1907’de Selanik’teki 3. Ordu Karargahına atanır. Bu esnada ikinci meşrutiyet ilan edilir. “İttihat ve Terakki” tarih sahnesindedir artık. Dik başlı, pervasız ve cesur bir subaydır. İttihat ve Terakki onu dışlarken bile, sözlerine dikkat etmek ve saygı duymak zorunda kalmıştır. Çıkan 31 Mart ayaklanmalarına karşı Rumeli’nde kurulan Hareket Ordusu ile – ordunun ismini Mustafa Kemal vermiştir – Kurmay Başkanı olarak İstanbul’a gider. İsyan bastırıldıktan sonra tekrar Selanik’e döner. 1910 yılında “Picardie” manevralarına gözlemci olarak katılmak için Fransa’ya gider. Onlara savaş planlarında yanlışlıklar olduğunu söylediğinde kimse ona inanmaz. Ertesi gün sözleri doğru çıktığında şöyle der bir Fransız generali “Sizin görüşünüz herkesin görüşünden daha doğruymuş, ama başınıza bu tuhaf şeyi neden giyiyorsunuz? Bunu giydiğiniz sürece kimse sizin görüşlerinize değer vermeyecektir” der. 1911’de Arnavutluk’ta çıkan isyanı bastırmak üzere düzenlenen harekata katılır. İsyanın bastırılması sonucu bir toplantıda Alman Albayı Von Anderten, isyanı bastırmış olan Osmanlı ordusu şerefine kadeh kaldırır. Mustafa Kemal ise bir Türk subayı olarak ülke sınırları içinde olan Arnavutluk gibi bir yerin dize getirilmesi cinsinden ufak bir olay şerefine kadeh kaldırmayı kendine yakıştıramaz ve şöyle der “Bu önemsizdir, ama zamanı gelince Osmanlı değil, Türk ordusu, Türk milletinin bağımsızlığını kurtaracaktır.” 1911 Kasımında Binbaşı rütbesiyle Trablusgap’a İtalyanlar ile savaşmaya gider.
1912’de Balkan Harbinin başlaması ile İstanbul’a hareket eder.

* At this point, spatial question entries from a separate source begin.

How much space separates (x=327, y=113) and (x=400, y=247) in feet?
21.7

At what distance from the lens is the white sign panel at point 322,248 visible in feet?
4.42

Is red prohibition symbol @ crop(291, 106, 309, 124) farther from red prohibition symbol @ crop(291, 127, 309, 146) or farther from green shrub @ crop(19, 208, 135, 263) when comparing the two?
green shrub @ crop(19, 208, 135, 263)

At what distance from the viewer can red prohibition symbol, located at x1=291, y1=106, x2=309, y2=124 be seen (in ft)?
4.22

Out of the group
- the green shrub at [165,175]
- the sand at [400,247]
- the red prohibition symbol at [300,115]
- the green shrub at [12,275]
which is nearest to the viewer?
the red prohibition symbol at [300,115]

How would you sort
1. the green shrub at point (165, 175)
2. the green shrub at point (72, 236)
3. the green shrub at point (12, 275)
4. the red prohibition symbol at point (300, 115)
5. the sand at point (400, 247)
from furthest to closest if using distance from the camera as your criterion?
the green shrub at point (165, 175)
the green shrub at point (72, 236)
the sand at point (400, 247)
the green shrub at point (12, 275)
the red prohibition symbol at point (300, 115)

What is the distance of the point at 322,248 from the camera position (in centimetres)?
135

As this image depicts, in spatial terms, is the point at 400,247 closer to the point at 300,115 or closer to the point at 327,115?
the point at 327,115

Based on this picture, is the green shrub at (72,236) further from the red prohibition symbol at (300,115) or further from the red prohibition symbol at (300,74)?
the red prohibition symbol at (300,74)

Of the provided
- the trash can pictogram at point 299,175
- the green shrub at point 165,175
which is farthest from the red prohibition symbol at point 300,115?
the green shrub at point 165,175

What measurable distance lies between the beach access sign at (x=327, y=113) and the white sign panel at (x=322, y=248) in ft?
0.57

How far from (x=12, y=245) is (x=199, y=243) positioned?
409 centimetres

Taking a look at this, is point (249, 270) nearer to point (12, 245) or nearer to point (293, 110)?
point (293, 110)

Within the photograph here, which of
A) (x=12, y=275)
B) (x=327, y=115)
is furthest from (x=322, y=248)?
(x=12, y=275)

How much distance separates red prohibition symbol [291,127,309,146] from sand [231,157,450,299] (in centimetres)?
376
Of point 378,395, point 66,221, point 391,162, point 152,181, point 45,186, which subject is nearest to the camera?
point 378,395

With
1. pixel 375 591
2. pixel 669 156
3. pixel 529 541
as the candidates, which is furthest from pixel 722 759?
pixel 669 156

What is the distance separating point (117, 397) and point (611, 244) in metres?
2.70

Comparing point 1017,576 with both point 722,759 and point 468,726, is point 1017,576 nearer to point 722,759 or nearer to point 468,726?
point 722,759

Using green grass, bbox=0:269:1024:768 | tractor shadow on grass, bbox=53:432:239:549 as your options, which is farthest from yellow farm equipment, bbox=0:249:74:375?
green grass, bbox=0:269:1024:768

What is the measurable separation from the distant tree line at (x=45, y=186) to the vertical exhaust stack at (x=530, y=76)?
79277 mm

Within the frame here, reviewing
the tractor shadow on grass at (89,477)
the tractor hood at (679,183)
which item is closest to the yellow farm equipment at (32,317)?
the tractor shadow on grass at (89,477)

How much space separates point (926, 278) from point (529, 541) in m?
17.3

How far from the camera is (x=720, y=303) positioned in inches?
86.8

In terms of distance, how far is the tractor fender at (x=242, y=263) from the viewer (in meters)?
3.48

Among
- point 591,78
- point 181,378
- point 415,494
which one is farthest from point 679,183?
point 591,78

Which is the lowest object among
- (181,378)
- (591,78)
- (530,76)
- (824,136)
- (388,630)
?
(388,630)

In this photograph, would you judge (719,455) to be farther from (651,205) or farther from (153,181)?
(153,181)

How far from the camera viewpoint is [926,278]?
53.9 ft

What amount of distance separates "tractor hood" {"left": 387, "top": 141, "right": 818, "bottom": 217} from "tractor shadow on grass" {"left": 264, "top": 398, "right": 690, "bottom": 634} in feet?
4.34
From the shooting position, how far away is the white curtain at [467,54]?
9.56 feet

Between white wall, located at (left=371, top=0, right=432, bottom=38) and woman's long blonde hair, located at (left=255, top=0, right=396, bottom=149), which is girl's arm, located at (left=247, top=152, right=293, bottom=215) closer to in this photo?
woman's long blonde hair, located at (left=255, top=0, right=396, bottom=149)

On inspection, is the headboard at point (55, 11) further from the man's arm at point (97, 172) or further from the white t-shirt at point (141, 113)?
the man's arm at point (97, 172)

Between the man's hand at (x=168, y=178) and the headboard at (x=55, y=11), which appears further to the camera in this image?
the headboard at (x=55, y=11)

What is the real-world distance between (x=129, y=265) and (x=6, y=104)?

Bu esnada bütün Rumeli elden gitmiş idi. Annesi ve kızkardeşi Selanik’ten ayrılarak, Müslüman göçmenlerle, yaralı askerlerden oluşan sele katılmışlardı. Bu insanlardan binlercesine İstanbul’a varmak nasip olmayacaktı. Mustafa Kemal bazı subay arkadaşlarını görünce, baştan savma bir selam vererek parladı: “Nasıl yapabildiniz bunu? O güzelim Selanik’i düşmana nasıl teslim edebildiniz? O kadar ucuza nasıl satabildiniz?” binlerce Selanik’li müslümanı cami avlularına yığılmış, perişan, aç sefil bir halde, kışın insafsız soğuğunda ölüp giderlerken gördü. En sonunda annesi ve kız kardeşini buldu. Yanlarında ölmüş kocasının yeğeni Fikriye’de vardı. Onları bir eve yerleştirdi. 1913’te Sofya’ya ateşemiliter olarak gitti. Burada bir restorantta yanındaki masaya köylü bir Bulgar oturur. Garson ona servis yapmayı reddeder ve restoranın sahibi de köylüye çekip gitmesini söyler. Köylü: “Beni buradan atmaya nasıl cesaret edersiniz?” diye kalkmayı reddeder. “Bulgaristan’ı benim çalışmam yaşatıyor, benim tüfeğim koruyor.” Mustafa Kemal daha sonra bu olayı arkadaşlarına anlatırken: “İşte ben Türk köylüsünün de böyle olmasını istiyorum.” Der. “Köylü milletin efendisi olmadıkça Türkiye’de gerçek bir ilerlemeden söz edilemez.”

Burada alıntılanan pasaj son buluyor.